Selected extract:
--- START ---
Gridding 2D vectors (uncoupled)

We can use verde.Vector to simultaneously process and grid all components of vector data. Each component is processed and gridded separately (see verde.VectorSpline2D for a coupled alternative) but we have the convenience of dealing with a single estimator. verde.Vector can be combined with verde.Trend, verde.Spline, and verde.Chain to create a full processing pipeline.

Out:

  station_id  longitude  ...  wind_speed_east_knots  wind_speed_north_knots
0        0F2   -97.7756  ...               1.032920               -2.357185
1        11R   -96.3742  ...               1.692155                2.982564
2        2F5  -101.9018  ...              -1.110056               -0.311412
3        3T5   -96.9500  ...               1.695097                3.018448
4        5C1   -98.6946  ...               1.271400                1.090743

[5 rows x 6 columns]
Chain(steps=[('mean',
              BlockReduce(adjust='spacing', center_coordinates=False,
                          reduction=<function mean at 0x2ba0af795bf8>,
                          region=None, shape=None, spacing=37000.0)),
             ('trend', Vector(components=[Trend(degree=1), Trend(degree=1)])),
             ('spline',
              Vector(components=[Spline(damping=1e-10, engine='auto',
                                        force_coords=None, mindist=500000.0),
                                 Spline(damping=1e-10, engine='auto',
                                        force_coords=None,
                                        mindist=500000.0)]))])
Cross-validation R^2 score: 0.78
/home/travis/miniconda/envs/testing/lib/python3.6/site-packages/cartopy/mpl/geoaxes.py:1752: RuntimeWarning: invalid value encountered in less
  u, v = self.projection.transform_vectors(t, x, y, u, v)
/home/travis/miniconda/envs/testing/lib/python3.6/site-packages/cartopy/mpl/geoaxes.py:1752: RuntimeWarning: invalid value encountered in greater
  u, v = self.projection.transform_vectors(t, x, y, u, v)
/home/travis/build/fatiando/verde/examples/vector_uncoupled.py:100: UserWarning: Tight layout not applied. The left and right margins cannot be made large enough to accommodate all axes decorations.
  plt.tight_layout()

import matplotlib.pyplot as plt
import cartopy.crs as ccrs
import numpy as np
import pyproj
import verde as vd


# Fetch the wind speed data from Texas.
--- END ---
Exercise objective: Extend the page on gridding uncoupled 2D vectors with verde.Vector, starting after its final line. The entries are not needed here.

Extracted material:
--- START ---
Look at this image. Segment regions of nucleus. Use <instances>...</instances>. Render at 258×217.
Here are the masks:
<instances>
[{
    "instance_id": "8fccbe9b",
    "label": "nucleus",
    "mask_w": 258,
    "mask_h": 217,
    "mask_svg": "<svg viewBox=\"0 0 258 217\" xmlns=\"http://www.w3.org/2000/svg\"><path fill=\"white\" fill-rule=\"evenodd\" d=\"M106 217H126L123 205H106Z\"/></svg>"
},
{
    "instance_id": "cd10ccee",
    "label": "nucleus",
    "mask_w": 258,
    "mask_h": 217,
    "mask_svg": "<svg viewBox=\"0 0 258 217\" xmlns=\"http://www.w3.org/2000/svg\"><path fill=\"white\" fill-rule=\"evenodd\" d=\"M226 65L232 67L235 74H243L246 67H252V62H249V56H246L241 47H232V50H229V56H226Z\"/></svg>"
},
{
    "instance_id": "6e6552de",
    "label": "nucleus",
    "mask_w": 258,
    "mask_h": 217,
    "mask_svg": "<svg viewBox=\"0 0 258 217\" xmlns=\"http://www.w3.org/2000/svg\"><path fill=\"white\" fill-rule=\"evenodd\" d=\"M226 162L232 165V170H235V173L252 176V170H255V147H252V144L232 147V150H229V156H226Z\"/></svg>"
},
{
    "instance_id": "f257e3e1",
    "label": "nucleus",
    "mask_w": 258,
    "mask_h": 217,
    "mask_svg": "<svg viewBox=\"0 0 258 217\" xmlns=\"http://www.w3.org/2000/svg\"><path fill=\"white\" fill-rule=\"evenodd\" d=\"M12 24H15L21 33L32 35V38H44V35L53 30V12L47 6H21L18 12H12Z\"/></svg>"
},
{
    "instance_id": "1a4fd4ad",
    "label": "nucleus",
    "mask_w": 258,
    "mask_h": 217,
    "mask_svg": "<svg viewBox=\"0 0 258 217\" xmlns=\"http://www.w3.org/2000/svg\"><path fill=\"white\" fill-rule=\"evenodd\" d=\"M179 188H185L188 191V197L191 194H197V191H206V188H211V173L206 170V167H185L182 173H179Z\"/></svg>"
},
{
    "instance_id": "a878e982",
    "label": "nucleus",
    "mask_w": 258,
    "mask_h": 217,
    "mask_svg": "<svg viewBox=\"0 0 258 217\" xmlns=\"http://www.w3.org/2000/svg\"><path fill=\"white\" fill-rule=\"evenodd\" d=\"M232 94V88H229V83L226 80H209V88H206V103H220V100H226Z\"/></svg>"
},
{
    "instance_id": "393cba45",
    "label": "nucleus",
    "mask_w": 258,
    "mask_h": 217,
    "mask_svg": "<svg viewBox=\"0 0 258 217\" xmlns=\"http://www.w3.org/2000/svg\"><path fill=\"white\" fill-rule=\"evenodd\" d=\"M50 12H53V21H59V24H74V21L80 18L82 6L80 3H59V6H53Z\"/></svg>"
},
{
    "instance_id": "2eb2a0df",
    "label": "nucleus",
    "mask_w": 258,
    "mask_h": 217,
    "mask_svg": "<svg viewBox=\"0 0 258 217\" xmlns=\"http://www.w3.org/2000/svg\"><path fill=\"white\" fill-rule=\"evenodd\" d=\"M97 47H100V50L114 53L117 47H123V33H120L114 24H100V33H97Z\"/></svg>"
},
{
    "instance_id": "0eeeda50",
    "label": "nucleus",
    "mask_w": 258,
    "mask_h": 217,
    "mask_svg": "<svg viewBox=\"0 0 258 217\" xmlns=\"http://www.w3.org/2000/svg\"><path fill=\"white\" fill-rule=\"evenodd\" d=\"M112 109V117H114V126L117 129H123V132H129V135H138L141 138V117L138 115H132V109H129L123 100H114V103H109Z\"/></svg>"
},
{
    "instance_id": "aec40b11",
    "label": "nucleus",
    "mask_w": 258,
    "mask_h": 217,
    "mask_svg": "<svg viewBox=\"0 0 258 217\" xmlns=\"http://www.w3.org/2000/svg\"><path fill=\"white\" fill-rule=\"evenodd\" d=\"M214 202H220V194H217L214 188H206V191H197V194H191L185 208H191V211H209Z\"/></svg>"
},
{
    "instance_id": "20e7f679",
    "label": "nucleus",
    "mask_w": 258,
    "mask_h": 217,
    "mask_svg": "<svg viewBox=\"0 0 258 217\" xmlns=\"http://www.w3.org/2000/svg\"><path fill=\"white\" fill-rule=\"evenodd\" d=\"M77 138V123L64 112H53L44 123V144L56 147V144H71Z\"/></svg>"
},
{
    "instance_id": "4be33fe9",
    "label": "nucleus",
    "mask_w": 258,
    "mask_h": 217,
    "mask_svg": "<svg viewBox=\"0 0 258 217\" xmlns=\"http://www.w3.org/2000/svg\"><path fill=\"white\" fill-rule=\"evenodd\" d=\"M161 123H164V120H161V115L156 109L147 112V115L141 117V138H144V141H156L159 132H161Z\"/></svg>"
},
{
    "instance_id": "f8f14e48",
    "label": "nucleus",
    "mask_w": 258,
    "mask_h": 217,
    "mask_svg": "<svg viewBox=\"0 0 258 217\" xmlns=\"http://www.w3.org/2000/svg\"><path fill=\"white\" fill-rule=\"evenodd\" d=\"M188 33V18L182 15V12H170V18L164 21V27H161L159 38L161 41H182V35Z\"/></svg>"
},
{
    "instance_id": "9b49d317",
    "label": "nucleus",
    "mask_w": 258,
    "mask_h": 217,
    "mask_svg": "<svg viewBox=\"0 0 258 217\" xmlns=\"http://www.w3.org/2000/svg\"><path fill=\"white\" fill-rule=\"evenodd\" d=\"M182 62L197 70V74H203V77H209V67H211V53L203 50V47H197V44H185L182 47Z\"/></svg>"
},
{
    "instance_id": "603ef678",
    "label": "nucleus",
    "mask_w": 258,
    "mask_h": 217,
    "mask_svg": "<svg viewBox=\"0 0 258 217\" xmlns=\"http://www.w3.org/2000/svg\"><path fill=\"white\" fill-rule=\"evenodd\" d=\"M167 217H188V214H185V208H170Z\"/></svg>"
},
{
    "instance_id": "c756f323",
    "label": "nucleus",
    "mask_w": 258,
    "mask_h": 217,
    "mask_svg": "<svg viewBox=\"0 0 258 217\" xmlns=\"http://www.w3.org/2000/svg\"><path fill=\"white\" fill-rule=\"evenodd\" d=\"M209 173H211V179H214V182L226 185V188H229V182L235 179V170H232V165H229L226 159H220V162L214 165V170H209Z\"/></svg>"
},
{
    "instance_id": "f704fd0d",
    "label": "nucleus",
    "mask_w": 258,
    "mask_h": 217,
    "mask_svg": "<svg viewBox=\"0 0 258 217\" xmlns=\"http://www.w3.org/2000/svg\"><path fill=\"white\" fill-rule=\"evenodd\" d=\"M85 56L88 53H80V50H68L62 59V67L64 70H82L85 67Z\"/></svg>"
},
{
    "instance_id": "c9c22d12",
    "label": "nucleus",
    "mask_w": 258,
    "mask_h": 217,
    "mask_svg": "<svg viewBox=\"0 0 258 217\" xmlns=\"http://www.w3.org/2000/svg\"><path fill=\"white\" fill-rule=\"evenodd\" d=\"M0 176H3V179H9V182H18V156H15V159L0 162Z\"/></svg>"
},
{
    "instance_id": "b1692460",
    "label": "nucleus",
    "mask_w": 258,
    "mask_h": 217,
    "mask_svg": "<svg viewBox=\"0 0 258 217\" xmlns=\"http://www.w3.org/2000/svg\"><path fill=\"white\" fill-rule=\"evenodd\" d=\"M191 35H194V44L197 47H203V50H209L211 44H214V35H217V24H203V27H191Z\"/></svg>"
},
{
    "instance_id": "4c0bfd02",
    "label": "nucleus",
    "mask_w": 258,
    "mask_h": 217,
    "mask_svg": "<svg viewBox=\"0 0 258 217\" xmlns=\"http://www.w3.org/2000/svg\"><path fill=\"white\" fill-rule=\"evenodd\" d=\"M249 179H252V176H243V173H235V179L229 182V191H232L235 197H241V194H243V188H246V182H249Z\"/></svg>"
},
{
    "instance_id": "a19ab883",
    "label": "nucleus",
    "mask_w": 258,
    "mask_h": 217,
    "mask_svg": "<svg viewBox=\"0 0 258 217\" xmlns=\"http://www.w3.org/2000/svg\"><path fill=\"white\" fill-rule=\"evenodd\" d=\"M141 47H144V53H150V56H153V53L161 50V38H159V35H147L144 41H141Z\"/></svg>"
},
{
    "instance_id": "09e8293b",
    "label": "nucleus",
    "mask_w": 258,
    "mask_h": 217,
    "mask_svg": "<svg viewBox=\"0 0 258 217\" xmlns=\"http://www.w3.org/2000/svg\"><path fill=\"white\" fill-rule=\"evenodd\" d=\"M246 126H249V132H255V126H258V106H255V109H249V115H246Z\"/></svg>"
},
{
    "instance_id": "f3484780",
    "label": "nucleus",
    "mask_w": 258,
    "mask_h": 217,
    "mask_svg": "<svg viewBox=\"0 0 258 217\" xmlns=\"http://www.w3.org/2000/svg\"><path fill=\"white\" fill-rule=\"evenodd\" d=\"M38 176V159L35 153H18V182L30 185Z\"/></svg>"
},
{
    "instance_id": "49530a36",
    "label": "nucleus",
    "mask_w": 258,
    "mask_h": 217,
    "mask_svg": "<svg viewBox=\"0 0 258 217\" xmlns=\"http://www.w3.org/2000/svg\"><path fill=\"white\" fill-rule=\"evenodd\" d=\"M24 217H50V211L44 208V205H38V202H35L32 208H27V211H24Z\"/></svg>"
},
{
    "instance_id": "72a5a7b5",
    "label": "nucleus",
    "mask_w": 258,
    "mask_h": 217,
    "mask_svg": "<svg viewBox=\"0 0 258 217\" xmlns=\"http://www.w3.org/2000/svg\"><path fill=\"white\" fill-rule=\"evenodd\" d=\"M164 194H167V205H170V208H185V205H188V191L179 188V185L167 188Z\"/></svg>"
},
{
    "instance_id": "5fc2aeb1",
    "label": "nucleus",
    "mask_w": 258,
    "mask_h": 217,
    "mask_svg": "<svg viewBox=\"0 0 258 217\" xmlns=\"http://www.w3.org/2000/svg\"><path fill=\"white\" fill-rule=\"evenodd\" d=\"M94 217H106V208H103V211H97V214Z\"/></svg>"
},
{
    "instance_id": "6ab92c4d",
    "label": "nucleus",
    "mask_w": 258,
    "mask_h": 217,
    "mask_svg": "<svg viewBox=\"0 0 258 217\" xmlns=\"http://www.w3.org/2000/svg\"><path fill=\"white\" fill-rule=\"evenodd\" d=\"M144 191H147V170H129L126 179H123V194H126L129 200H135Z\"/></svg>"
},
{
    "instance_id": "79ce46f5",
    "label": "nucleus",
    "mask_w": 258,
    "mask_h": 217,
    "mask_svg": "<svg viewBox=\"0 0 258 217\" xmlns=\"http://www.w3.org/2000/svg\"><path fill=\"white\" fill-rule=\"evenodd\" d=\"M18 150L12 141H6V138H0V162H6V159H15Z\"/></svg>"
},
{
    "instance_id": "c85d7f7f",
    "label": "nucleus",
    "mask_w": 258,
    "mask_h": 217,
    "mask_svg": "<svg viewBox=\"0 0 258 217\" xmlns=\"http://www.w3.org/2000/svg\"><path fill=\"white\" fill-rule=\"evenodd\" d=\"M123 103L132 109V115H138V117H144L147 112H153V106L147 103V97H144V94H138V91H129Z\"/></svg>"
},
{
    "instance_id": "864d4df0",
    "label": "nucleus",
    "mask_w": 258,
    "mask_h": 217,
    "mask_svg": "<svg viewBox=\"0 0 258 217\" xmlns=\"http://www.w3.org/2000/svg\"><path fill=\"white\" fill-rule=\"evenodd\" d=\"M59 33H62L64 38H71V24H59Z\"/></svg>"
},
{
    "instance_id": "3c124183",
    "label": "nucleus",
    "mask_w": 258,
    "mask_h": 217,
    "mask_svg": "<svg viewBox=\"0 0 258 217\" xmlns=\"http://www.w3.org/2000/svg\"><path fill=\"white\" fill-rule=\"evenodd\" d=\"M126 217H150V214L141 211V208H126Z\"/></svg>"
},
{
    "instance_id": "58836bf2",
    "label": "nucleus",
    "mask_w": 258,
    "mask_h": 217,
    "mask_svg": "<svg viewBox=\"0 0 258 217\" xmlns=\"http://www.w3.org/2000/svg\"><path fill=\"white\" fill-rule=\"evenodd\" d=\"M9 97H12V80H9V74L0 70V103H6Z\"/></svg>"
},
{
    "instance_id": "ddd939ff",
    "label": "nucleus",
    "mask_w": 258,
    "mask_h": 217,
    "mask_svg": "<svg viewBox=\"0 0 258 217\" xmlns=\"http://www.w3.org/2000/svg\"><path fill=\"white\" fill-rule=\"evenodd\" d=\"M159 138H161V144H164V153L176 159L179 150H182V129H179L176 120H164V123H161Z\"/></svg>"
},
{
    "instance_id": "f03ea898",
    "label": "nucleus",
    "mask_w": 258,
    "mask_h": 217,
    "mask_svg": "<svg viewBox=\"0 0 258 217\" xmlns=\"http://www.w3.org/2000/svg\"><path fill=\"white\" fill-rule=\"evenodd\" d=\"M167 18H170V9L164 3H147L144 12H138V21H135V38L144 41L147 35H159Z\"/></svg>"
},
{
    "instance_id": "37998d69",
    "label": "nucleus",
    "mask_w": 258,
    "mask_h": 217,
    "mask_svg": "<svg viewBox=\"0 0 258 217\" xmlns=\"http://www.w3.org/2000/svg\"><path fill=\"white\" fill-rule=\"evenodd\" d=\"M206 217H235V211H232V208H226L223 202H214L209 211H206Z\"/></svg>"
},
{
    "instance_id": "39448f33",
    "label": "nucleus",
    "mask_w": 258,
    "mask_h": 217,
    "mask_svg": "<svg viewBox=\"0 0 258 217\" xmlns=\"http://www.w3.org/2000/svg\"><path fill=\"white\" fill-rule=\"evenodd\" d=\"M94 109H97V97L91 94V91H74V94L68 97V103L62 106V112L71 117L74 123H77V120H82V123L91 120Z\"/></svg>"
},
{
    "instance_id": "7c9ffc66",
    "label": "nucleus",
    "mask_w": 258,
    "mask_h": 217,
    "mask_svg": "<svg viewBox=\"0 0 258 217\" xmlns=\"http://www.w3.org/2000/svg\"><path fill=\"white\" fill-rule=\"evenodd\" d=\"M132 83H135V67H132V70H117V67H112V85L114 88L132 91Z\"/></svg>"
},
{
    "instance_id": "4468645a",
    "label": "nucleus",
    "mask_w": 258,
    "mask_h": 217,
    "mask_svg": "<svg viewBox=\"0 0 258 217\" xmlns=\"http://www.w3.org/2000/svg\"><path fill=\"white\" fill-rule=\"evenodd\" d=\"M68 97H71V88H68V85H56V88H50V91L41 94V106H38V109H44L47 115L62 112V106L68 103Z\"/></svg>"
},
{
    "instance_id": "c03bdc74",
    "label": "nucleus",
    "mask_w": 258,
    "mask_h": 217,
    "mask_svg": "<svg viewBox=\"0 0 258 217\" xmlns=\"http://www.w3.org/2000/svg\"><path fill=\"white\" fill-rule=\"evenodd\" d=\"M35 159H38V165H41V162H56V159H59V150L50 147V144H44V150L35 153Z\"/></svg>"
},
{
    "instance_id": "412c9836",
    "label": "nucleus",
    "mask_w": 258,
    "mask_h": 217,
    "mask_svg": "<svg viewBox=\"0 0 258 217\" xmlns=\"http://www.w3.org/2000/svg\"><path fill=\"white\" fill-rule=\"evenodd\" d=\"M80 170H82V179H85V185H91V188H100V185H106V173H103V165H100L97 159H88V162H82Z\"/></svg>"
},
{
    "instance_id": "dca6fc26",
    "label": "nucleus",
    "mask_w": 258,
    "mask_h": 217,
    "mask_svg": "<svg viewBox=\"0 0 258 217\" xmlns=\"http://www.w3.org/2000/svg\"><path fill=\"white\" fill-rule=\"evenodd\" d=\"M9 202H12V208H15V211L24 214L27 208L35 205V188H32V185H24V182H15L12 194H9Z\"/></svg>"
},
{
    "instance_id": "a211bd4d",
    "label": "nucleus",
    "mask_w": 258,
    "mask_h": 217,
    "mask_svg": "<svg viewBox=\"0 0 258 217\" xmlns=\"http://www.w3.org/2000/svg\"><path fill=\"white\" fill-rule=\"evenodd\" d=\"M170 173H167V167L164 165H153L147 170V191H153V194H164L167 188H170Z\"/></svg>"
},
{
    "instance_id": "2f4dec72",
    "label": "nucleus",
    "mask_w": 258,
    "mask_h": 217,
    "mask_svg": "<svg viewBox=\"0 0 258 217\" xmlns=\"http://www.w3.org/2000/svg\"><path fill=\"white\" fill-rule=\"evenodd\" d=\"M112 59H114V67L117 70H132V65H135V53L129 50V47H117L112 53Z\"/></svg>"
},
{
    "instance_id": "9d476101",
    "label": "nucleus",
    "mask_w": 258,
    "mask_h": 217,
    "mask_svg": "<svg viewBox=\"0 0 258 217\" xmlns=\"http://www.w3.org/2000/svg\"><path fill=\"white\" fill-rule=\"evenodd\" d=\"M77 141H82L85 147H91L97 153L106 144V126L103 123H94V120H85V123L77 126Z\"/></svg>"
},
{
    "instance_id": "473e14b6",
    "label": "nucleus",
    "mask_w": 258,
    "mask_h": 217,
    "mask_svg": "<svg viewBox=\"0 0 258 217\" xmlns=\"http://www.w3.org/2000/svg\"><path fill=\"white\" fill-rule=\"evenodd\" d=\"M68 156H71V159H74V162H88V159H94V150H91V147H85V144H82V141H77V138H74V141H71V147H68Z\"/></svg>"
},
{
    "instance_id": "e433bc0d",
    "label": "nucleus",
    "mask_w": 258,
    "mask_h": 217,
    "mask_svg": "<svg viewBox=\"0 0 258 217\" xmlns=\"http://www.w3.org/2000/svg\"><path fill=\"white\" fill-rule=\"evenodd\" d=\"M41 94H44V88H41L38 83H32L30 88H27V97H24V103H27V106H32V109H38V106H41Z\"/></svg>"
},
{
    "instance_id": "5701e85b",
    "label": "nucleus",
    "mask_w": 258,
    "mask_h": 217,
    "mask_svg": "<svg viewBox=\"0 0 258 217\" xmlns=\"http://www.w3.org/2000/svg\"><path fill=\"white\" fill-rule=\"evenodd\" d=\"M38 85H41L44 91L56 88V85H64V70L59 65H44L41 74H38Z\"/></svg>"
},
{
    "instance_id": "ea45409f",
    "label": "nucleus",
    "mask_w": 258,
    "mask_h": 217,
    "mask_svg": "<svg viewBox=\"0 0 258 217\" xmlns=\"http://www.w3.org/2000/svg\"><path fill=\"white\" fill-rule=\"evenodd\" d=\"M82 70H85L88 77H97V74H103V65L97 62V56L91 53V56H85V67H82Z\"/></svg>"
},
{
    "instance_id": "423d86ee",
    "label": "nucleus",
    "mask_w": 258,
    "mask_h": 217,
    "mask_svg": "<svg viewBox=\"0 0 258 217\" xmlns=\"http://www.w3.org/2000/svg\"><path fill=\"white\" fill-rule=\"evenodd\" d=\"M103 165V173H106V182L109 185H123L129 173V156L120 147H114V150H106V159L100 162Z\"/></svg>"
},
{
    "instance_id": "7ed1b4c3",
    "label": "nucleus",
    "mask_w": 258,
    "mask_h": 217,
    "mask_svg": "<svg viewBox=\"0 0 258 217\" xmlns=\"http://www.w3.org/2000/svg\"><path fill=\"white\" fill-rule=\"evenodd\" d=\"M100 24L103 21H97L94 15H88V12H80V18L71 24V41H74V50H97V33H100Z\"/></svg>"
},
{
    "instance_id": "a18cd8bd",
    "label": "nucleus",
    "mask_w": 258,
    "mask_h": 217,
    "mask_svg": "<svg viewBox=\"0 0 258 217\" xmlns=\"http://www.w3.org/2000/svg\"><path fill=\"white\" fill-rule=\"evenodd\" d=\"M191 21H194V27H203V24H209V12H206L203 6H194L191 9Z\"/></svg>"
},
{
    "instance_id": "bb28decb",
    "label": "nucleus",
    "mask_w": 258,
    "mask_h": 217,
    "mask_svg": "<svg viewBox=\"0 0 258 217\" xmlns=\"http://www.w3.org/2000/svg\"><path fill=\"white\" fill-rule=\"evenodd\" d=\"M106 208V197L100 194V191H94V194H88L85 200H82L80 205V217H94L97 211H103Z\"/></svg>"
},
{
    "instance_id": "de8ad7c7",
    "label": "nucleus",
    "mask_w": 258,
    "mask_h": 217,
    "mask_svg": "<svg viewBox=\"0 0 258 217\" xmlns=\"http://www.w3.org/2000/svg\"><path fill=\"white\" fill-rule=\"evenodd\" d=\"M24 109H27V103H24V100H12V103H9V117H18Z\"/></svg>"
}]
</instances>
--- END ---
Response below:
data = vd.datasets.fetch_texas_wind()
print(data.head())

# Separate out some of the data into utility variables
coordinates = (data.longitude.values, data.latitude.values)
region = vd.get_region(coordinates)
# Use a Mercator projection because Spline is a Cartesian gridder
projection = pyproj.Proj(proj="merc", lat_ts=data.latitude.mean())

# Split the data into a training and testing set. We'll fit the gridder on the training
# set and use the testing set to evaluate how well the gridder is performing.
train, test = vd.train_test_split(
    projection(*coordinates),
    (data.wind_speed_east_knots, data.wind_speed_north_knots),
    random_state=2,
)

# We'll make a 20 arc-minute grid
spacing = 20 / 60

# Chain together a blocked mean to avoid aliasing, a polynomial trend (Spline usually
# requires de-trended data), and finally a Spline for each component. Notice that
# BlockReduce can work on multicomponent data without the use of Vector.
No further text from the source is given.